## Ausgewählter Textauszug
============

Institutionen definiert Schimank diesbezüglich als „operationale Vorgaben dazu, wie Akteure bestimmte Situationen wahrnehmen und beurteilen und wie sie demzufolge dann handeln sollten“ (Schimank 1992, 170). Die Varianten an möglichen institutionellen Vorgaben sind vielfältig, wie aus der Literatur zur Journalismus- und/oder PR-Forschung entnommen werden kann.

Dass Kommunikationshandlungen zu EU-Inhalten sowohl auf institutioneller als auch auf journalistischer Ebene mitunter nicht den Erwartungen theoretisch-normativer Vorgaben entsprechen, zeigt, dass die Einhaltung der normativen Anforderungen variieren kann:

Externe Erwartungen an demokratische Kommunikationsfunktionen nehmen in der Praxis neben internen institutionellen Normen nur einen Teil hinsichtlich normorientierter Kommunikationshandlungen ein.

Altides weist diesbezüglich auf unterschiedliche Umgangsformen mit Verantwortung, Konflikt und Reaktionsfreudigkeit in den Institutionen hin (Altides 2009, 63–65). „‚Political institutions‘

compliance with the general demands of ‚democratic communication behaviour‘ may vary, as external expectations may be only one component of norm-oriented behaviour, in addition to internal, institutional norms.“ (Altides 2009, 65)

3.) Überschneidende und konfligierende Kommunikationsinteressen

Interessensbasierte Kommunikationsziele und norm-orientierte Motive für Kommunikationshandlungen gilt es nicht nur für den*die individuelle*n Akteur*in, sondern auch in Interaktionen zwischen den Kommunikationsakteur*innen herauszuarbeiten (Altides 2009, 68–70).

Auf der Ebene der unterschiedlichen Akteur*innenkonstellationen bilden andere Akteur*innen mögliche Hindernisse bei der Realisierung eigener Interessen (das „Können“).

Umgekehrt hat das Handeln der Akteur*innen wiederum Auswirkungen auf institutionelle

Ordnungen, die sich durch Verschiebungen der Akteur*innenkonstellationen verändern können (Donges & Jarren 2017, 34).

============

## Gespeicherte Daten
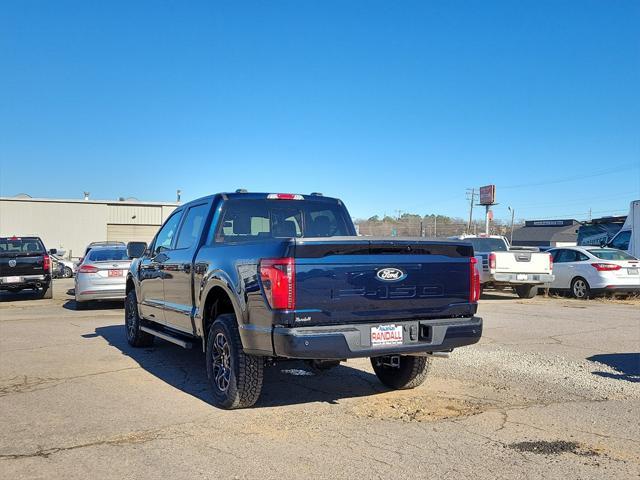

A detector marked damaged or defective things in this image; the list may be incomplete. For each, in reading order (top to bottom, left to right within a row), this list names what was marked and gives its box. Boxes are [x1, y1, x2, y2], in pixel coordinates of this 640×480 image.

============

## Aufgabenstellung
Wie definiert Schimank laut dem Textauszug Institutionen? Die gespeicherten Zeilen spielen hierfür keine Rolle.

## Antwort
Als „operationale Vorgaben dazu, wie Akteure bestimmte Situationen wahrnehmen und beurteilen und wie sie demzufolge dann handeln sollten“.